━━━ Selected extract ━━━

Source code for shennong.alignment

"""Handles time alignments of speech signals

This module provides two classes to operate on time alignments:

* :class:`Alignment` is the class representing a time-alignment for a
  single item.

* :class:`AlignmentCollection` is a high-level class to load/save
  alignment files. It exposes a dictionnary of items mapped to
  :class:`Alignment` instances.

The time alignements are used as input to the
:class:`~shennong.features.processor.onehot.OneHotProcessor` and
:class:`~shennong.features.processor.onehot.FramedOneHotProcessor`
features processors.

----------------------------------

A speech signal is time-aligned when, for each pronunced token (phone
or word) in the speech, their associated onset and offset times are
provided. An alignment can be obtained manually (by annotation), or
automatically (using a Kaldi recipe for example).

Alignment files supported by `shennong` are text files (optionnaly
compressed) in which each line is formatted as follow::

     <item> <onset> <offset> <token>

The ``<item>`` can be the reference of an utterance, a speaker, or a
file. The ``<onset>`` and ``<offset>`` are begin and end timestamps
(in seconds) of the ``<token>`` being pronunced. An exemple file is
located in ``shennong/test/data/alignment.txt`` and has been produced
by a Kaldi forced-alignement recipe. Here are its first 10 lines::

    S01F1522_0001 0.0125 0.1125 e:
    S01F1522_0001 0.1125 0.2225 t
    S01F1522_0001 0.2225 0.3125 o
    S01F1522_0001 0.3125 0.3625 u
    S01F1522_0001 0.3625 0.4225 r
    S01F1522_0001 0.4225 0.4925 e
    S01F1522_0001 0.4925 0.5925 sy
    S01F1522_0001 0.5925 0.8925 i
    S01F1522_0001 0.8925 1.2025 k
    S01F1522_0001 1.2025 1.2825 u


Examples
--------

Load a collection of 34 alignments from the provided test file:

>>> from shennong.alignment import AlignmentCollection
>>> alignments = AlignmentCollection.load('./test/data/alignment.txt')
>>> len(alignments.keys())
34

Get the alignment of one item, an item from an
:class:`AlignmentCollection` is an instance of :class:`Alignment`:

>>> ali1 = alignments['S01F1522_0033']
>>> type(ali1)
<class 'shennong.alignment.Alignment'>
>>> ali1.duration()
0.64
>>> print(ali1)
0.0125 0.0425 m
0.0425 0.1225 a
0.1225 0.1825 s
0.1825 0.2425 o
0.2425 0.3025 r
0.3025 0.3625 e
0.3625 0.4325 k
0.4325 0.4925 a
0.4925 0.5625 r
0.5625 0.6525 a

Extract a subpart of the alignment, as an :class:`Alignment` instance
as well:

>>> ali2 = ali1[0.4325:0.6525]
>>> print(ali2)
0.4325 0.4925 a
0.4925 0.5625 r
0.5625 0.6525 a

"""

import gzip
import os
import numpy as np


[docs]class Alignment:
    """Time alignment of tokens

    An Alignment handles a time alignment of tokens, i.e. a suite of
    tokens linked with their onset and offset timestamps. See the
    :func:`validate` method for a list constraints applying to the
    `data`.

━━━ Supplied material ━━━

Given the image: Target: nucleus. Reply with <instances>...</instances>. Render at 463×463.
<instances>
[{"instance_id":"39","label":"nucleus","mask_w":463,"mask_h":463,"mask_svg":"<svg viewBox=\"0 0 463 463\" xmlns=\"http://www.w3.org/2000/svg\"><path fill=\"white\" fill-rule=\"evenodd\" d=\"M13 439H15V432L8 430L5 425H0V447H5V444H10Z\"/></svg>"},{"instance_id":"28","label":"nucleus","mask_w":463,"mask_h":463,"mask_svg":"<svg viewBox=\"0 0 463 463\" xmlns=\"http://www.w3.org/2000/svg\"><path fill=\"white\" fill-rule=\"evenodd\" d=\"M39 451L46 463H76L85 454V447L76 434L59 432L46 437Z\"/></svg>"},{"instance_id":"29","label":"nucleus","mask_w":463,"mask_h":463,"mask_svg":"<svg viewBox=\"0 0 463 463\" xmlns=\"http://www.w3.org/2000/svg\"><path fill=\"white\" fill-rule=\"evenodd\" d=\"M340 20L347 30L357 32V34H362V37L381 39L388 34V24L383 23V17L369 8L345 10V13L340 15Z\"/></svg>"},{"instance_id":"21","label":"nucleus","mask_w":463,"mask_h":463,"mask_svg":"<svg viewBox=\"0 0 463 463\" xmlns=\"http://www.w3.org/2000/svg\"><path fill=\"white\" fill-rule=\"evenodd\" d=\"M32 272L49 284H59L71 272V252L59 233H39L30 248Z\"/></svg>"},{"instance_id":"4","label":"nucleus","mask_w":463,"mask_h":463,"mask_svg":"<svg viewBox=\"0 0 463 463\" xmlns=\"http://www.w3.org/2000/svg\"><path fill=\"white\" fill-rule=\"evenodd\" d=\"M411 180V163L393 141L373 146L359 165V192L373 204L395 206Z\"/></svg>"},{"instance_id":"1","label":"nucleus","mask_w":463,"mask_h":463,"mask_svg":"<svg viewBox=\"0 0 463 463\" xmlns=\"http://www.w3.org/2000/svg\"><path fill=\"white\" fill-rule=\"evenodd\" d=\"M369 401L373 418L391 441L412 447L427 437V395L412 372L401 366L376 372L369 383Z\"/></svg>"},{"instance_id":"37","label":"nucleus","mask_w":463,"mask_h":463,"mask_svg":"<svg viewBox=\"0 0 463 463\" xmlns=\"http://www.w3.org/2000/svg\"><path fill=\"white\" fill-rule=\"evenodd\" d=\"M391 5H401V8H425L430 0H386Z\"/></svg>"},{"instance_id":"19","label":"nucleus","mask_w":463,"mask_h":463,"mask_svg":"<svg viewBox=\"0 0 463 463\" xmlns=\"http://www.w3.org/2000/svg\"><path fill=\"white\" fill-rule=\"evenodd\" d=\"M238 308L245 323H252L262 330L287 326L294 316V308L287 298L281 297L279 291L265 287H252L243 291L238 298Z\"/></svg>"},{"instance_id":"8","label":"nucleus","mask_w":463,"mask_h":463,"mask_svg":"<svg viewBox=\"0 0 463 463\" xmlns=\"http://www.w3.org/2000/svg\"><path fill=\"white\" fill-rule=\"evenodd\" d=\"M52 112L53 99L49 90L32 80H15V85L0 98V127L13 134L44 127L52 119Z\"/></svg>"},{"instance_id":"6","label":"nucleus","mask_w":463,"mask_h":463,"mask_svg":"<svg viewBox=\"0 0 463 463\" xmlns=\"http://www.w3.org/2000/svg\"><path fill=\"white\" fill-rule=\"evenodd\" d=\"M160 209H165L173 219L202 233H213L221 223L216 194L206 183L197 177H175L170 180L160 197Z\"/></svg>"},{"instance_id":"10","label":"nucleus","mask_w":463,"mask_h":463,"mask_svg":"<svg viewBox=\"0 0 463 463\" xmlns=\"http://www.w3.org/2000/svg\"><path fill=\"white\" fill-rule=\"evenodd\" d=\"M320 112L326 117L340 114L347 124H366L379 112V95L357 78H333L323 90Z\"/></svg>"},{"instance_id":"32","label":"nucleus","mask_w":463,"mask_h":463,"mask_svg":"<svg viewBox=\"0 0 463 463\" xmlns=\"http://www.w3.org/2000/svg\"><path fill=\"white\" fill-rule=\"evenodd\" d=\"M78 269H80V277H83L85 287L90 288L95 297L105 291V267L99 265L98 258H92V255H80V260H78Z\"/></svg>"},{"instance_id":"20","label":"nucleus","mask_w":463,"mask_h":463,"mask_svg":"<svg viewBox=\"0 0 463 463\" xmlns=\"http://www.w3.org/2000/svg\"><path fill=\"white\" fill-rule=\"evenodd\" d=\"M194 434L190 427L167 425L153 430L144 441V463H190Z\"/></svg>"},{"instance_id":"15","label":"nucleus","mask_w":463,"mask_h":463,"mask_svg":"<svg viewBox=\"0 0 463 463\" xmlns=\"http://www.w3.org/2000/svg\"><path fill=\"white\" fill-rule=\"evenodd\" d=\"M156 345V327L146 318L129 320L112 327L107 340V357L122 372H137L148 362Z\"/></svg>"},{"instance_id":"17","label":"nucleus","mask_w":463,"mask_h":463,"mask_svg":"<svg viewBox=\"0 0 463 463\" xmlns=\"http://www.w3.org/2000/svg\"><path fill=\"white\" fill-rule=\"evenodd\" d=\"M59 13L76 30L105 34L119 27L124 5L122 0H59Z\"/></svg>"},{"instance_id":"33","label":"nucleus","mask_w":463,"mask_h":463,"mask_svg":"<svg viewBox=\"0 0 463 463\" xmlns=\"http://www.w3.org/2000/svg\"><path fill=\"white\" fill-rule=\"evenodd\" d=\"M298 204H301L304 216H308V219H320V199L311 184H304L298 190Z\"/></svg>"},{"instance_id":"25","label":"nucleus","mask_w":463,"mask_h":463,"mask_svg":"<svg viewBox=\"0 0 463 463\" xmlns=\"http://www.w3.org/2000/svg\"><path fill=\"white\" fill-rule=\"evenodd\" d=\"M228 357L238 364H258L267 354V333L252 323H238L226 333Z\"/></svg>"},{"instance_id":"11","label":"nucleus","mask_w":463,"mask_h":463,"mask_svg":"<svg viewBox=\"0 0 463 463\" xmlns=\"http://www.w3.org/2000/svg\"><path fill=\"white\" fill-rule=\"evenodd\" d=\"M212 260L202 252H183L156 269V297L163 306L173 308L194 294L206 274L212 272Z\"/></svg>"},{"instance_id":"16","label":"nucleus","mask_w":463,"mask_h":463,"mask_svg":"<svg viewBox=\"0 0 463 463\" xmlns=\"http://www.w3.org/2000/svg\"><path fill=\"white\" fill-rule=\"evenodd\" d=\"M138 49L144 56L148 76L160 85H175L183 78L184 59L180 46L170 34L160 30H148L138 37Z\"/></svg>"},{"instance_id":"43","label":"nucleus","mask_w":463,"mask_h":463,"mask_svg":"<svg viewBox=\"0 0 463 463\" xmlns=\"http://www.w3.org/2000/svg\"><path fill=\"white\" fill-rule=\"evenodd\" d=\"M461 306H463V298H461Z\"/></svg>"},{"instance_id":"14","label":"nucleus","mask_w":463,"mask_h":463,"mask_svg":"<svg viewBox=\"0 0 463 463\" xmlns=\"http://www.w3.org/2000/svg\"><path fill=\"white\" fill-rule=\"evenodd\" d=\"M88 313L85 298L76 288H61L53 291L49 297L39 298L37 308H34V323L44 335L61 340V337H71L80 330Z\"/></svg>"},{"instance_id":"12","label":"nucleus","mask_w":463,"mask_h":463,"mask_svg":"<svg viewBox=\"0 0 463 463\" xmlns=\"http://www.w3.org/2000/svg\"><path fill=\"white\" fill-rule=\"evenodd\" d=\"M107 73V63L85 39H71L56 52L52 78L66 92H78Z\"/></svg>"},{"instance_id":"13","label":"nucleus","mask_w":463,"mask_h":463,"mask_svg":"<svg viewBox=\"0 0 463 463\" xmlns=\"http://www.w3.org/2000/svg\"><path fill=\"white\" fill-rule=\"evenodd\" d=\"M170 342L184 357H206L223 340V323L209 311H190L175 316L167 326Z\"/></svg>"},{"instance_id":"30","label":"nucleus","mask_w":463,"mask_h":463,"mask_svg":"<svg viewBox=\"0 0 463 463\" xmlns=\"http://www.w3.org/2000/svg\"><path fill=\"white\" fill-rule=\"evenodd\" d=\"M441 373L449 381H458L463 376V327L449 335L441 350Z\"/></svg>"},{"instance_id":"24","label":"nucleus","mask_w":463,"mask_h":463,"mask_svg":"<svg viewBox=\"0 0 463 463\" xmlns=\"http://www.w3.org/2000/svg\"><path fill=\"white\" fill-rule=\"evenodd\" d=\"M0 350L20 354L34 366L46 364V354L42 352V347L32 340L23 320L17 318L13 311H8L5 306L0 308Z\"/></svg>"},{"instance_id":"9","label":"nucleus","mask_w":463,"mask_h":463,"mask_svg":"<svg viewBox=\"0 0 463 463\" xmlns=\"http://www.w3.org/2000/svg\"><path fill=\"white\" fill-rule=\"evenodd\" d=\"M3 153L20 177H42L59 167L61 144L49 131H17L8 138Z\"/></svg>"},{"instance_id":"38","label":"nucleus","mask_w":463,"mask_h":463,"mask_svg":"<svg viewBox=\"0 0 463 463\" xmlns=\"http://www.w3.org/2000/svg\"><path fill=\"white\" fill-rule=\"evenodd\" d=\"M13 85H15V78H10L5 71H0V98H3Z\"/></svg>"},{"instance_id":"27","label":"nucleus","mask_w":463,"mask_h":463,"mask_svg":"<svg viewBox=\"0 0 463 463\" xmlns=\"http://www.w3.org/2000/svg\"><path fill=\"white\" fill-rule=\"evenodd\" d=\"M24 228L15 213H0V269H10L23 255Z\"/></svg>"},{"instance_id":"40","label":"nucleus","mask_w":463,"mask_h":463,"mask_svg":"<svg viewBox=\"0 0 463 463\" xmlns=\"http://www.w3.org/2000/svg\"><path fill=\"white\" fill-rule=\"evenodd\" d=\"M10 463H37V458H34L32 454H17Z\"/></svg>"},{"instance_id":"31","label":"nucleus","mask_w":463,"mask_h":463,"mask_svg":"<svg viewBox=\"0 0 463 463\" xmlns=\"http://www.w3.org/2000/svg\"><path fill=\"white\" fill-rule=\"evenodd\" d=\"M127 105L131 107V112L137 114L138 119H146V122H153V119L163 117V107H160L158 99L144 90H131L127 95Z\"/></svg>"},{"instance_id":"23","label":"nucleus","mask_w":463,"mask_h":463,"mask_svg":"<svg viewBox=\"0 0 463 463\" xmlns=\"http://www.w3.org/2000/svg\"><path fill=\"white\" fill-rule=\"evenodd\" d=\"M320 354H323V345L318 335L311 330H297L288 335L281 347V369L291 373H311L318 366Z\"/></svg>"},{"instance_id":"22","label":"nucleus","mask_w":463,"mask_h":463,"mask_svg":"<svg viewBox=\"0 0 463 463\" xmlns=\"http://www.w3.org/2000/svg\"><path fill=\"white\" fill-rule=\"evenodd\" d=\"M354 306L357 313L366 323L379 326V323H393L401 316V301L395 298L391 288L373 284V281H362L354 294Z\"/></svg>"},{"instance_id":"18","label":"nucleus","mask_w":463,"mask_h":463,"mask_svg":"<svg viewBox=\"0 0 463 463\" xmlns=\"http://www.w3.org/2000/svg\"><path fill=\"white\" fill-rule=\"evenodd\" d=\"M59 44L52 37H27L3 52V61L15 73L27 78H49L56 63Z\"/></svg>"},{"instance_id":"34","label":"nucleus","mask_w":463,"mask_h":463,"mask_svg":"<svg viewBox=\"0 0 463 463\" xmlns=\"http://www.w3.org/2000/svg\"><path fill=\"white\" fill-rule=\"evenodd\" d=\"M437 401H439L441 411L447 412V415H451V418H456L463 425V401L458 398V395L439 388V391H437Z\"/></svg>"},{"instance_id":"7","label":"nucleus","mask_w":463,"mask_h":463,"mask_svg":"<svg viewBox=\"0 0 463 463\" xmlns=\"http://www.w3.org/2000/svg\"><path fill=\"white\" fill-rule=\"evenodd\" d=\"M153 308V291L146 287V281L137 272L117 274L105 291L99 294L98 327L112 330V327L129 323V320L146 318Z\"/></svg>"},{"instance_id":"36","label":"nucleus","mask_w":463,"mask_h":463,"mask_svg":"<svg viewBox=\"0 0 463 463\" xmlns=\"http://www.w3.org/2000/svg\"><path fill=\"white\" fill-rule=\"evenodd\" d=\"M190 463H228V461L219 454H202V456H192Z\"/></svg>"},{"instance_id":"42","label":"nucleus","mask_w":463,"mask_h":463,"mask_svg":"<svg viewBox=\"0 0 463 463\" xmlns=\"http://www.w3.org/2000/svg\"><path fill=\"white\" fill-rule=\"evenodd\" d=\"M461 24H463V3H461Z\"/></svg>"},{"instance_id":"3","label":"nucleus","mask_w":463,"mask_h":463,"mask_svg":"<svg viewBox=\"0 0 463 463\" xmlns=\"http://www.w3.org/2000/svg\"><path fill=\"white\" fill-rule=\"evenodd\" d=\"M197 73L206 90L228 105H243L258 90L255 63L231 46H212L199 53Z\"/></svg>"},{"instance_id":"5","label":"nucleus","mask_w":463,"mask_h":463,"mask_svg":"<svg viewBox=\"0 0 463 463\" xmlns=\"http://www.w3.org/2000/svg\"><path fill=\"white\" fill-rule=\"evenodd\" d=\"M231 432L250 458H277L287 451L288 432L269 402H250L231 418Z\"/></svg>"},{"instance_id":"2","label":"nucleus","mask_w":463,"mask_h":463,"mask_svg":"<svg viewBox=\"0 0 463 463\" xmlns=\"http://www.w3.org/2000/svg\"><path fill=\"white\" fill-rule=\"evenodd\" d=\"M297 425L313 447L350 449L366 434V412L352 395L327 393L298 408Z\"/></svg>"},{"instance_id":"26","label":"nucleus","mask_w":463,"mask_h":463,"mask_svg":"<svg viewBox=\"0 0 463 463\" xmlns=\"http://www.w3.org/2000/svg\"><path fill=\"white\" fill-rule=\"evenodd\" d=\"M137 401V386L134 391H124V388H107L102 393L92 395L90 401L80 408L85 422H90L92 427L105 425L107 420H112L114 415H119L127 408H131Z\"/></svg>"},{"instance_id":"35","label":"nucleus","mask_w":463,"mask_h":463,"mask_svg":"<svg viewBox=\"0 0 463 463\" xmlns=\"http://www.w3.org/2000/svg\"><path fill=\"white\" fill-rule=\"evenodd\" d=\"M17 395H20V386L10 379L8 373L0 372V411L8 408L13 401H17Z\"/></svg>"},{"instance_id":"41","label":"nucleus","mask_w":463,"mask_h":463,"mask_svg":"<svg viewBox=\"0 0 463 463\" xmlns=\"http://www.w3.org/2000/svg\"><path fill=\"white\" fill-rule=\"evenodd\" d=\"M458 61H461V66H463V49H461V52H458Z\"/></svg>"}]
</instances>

━━━

• **Set tasks**
1. Answer these questions using the shennong alignment module source.
(a) What four fields make up each line of a supported alignment file, in order?
(b) How many alignments are in the collection loaded from the test file?
(c) What value does `ali1.duration()` return for item S01F1522_0033?
2. List every distinct class the shennong alignment module source refers to with the :class: role.
The listing plays no role in any of this.

• **Problem solutions**
1.
(a) `<item>`, `<onset>`, `<offset>` and `<token>`
(b) 34
(c) 0.64

2.
- Alignment
- AlignmentCollection
- shennong.features.processor.onehot.OneHotProcessor
- shennong.features.processor.onehot.FramedOneHotProcessor